Apreciar es casi lo mismo que admirar, ¿no? ¿Como si fuese buena cocinera?
¡Por las pelotas de Orholam, qué agonía! ¡Ah, una salida! No es que la aprecie a ella, sino que aprecio algo que hace.
—Aprecio cómo te… —¿Cómo sé qué?
Cómo está de guapa con una de esas camisas tan ceñidas que… ¡mierda!
—… has portado siempre tan bien conmigo.
Y otra vez el crío torpe y desvalido. Bien hecho. Deberían llamarte Kip Pico de Oro.
No pienso volver a hablar con otra mujer en mi vida.
Kip se resistía a mirar a Liv después de esa actuación, pero cuando buscó de nuevo sus ojos, descubrió que la muchacha lo observaba con suspicacia.
—Caray, Kip… ¡¿estás coqueteando conmigo?!
Fue como si Kip se hundiera en esa pesadilla en la que llegaba en cueros al Baile del Solsticio de Verano, sin percatarse apenas de las miradas de extrañeza hasta que subió al escenario y la música se detuvo, todos los bailarines equivocaron el paso, y todos los rostros se giraron hacia él. Entonces se dio cuenta de que estaba desnudo. Y todos empezaron a reírse. A señalar con el dedo. A hacer chistes.
No, esto era peor. De esto no iba a despertar. La sangre había huido despavorida de sus mejillas. De golpe y porrazo, había huido de todo su cuerpo. No sabía adónde había ido, pero se había llevado consigo su facultad para hablar.
—Kip —dijo Liv—, era una broma.
Kip movió los labios. La sangre empezó a regresar, aunque seguía teniendo el pensamiento embotado.
—No es habitual verte sin habla —dijo Liv, provocándolo. El efecto de sus palabras debió de reflejarse en las facciones de Kip, porque la muchacha esbozó una sonrisa—. Como no tengas cuidado, terminaré alborotándote el pelo.
—¡Ya está, me afeitaré la cabeza! —declaró Kip.
—¡Basta, basta! —se rió Liv—. ¡Se acabaron las digresiones! Nunca conseguiré enseñarte nada como sigamos así.
—Vale —dijo Kip—, la voluntad. No soy tan malo, ¿lo ves? Por lo menos recuerdo dónde nos desviamos del hilo.
Liv sacudió la cabeza, sin dejar de sonreír.
—No corras tanto. Lo primero, Kip, es que tienes un trato. Me encantaría ser tu amiga. Quizá podamos recordarnos de vez en cuando de dónde venimos.
Kip sintió que se le encendían las orejas. Como si alguna vez se le hubieran enfriado.
—Nada me gustaría más —dijo.
—Y ahora, por fin, la voluntad. La voluntad cubre multitud de desperfectos, del mismo modo que…
—El amor cubre multitud de pecados —declaró desde la puerta una voz familiar.
Kip y Liv giraron las cabezas de golpe. Allí estaba maese Danavis, el padre de Liv, vivo.
—¿Padre? ¡Padre! —chilló prácticamente Liv.
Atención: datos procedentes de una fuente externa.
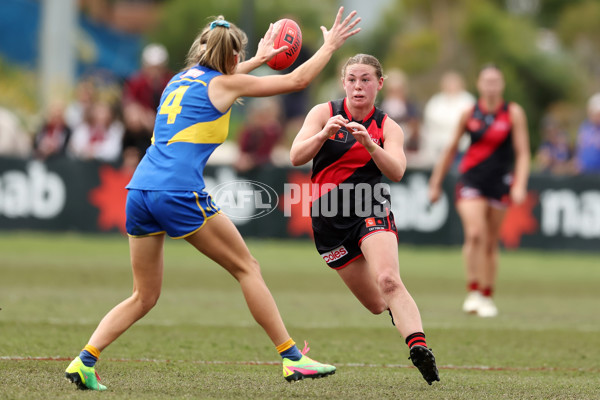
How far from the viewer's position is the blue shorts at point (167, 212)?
632 centimetres

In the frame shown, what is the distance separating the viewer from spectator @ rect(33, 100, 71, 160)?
61.5 feet

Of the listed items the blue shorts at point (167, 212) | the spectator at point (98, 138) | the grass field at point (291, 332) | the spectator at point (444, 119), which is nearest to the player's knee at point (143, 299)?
the blue shorts at point (167, 212)

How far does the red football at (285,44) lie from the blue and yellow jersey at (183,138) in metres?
0.68

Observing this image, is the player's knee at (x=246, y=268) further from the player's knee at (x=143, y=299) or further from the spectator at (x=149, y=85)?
the spectator at (x=149, y=85)

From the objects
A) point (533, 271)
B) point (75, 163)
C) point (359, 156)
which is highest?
point (359, 156)

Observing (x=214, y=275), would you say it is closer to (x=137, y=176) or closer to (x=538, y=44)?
(x=137, y=176)

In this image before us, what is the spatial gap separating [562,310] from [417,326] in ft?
17.1

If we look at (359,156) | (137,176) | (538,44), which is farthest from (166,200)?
(538,44)

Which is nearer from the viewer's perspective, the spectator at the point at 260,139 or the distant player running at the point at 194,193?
the distant player running at the point at 194,193

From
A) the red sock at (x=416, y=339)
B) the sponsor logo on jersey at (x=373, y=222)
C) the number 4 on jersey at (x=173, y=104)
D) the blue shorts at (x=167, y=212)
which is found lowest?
the red sock at (x=416, y=339)

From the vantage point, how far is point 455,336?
9289 millimetres

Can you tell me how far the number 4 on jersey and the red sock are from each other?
201 cm

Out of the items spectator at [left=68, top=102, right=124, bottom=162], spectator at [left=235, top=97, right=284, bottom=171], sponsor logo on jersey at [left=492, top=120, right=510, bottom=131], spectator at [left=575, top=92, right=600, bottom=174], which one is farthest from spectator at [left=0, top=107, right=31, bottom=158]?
sponsor logo on jersey at [left=492, top=120, right=510, bottom=131]

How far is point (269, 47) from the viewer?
700 cm
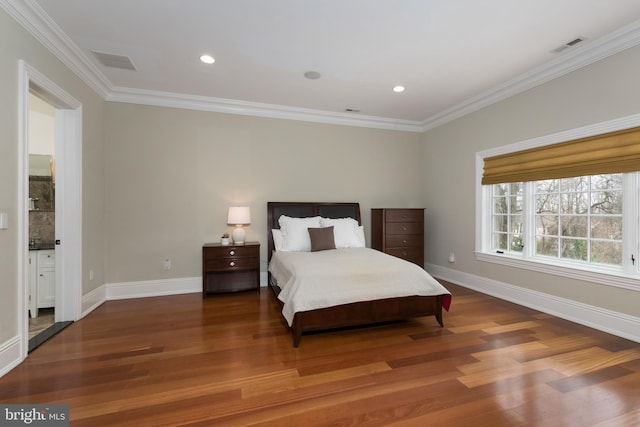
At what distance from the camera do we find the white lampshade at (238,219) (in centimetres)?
405

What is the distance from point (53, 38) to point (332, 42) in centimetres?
257

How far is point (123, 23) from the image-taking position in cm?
251

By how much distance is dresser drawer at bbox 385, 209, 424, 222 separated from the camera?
15.4 feet

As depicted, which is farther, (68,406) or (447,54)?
(447,54)

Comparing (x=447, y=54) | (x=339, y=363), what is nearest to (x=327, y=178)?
(x=447, y=54)

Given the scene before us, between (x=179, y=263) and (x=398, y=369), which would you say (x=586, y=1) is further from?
(x=179, y=263)

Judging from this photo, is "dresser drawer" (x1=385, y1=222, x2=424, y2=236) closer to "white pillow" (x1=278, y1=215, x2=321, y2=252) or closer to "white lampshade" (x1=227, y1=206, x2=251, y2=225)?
"white pillow" (x1=278, y1=215, x2=321, y2=252)

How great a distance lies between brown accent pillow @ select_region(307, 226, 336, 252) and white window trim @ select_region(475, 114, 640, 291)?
2.21 metres

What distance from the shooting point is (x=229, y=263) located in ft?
13.0

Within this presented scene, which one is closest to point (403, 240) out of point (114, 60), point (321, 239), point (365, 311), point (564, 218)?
point (321, 239)

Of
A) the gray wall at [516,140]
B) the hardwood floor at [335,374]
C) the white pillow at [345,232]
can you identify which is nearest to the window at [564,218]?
the gray wall at [516,140]

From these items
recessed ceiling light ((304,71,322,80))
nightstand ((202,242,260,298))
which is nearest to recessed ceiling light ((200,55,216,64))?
recessed ceiling light ((304,71,322,80))

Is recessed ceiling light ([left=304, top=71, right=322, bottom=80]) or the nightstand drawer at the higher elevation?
recessed ceiling light ([left=304, top=71, right=322, bottom=80])

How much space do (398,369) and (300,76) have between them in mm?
3249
Dio un salto, corrió hacia su padre y se arrojó a sus brazos. Corvan se rió y la apretó con fuerza contra su pecho—. ¡Me dijeron que habías muerto!
Ah, sí, ese fui yo. Kip, el portador de falsas malas noticias.
—No me lo creí, pero estaba tan… —Liv empezó a llorar.
Corvan cerró los ojos, limitándose a abrazar a su hija. Kip se preguntó si podría escapar de alguna manera.
¿E ir adónde? Esta es mi habitación.
Pero después de unos instantes, Corvan apartó con delicadeza a su hija.
—Soy asombrosamente resistente. Estás más guapa que nunca, Aliviana.
—Estoy llorando a moco tendido —protestó Liv, restregándose los ojos.
—Tal vez incluso un poquito más guapa que tu madre. Afirmación que no hubiera consentido hasta este día, tras ver la verdad con mis propios ojos. Se sentiría orgullosísima de ti.
—Padre —dijo Liv, ruborizándose pero halagada.
—¿No te parece bonita, Kip?
Kip farfulló algo que sonó como si estuviera ahogándose. En serio, si el bochorno fuera un músculo, estaría cuadrado.
—¡Padre! —se escandalizó Liv.
Corvan soltó una carcajada.
—Mi día no estaría completo sin que mi hija se avergonzara de mí. Perdona, Kip.
—Erm —fue lo más elocuente que atinó a responder Kip. De modo que no era él el objetivo, sino Liv. Kip empezaba a comprender de dónde provenía el retorcido sentido del humor de la muchacha.
—Es estupendo volver a verte, Kip… Kip Guile. —Corvan sacudió la cabeza, asombrado—. Liv, Kip, me encantaría disponer de tiempo para que todos pudiéramos ponernos al día, pero el Prisma acaba de darme trabajo.
—¿Trabajo? —preguntó Liv.
—Se me ha encomendado la defensa de Garriston, con el Prisma como mi único superior directo.
—¡¿Qué?! —dijo Liv—. ¿Vuelves a ser general?
—Se trata de una posición menos envidiable de lo que te imaginas. Por mullido que sea el colchón, aún cuesta conciliar el sueño cuando la suerte de diez mil vidas está en tus manos temblorosas. El ejército del rey Garadul llegará dentro de unos cinco días. Atacarán después del solsticio de verano. Si queremos conservar esta ciudad tendré que organizar una defensa más brillante que la que he visto hasta ahora. Ahora debo poner unas cuantas cosas en movimiento, Liv, pero vendré a verte pasada la medianoche. Kip, ¿tal vez mañana?
—Será un placer, maese Danavis. ¿General Danavis?
Maese Danavis sonrió.
—Sí. No me había dado cuenta de lo mucho que echaba eso de menos. A pesar de todo. Oye, Liv, ¿sabes algo acerca de Karris Roble Blanco?
Liv se encogió de hombros.
—Es la única bosquesangrienta de la Guardia Negra, una luchadora consumada, bicroma que estuvo a punto de convertirse en poli, quizá la trazadora más rápida de los Jaspes. ¿Por qué?
El nuevo general respondió:
—El rey Garadul la ha capturado. El Prisma no quiere reconocerlo, pero sé que eso lo distraerá. Esa mujer le importa mucho. Dudo que sea posible rescatarla con los recursos tan limitados que tengo a mi disposición, pero quiero averiguar todo lo posible para ver si hay alguna esperanza, por minúscula que sea.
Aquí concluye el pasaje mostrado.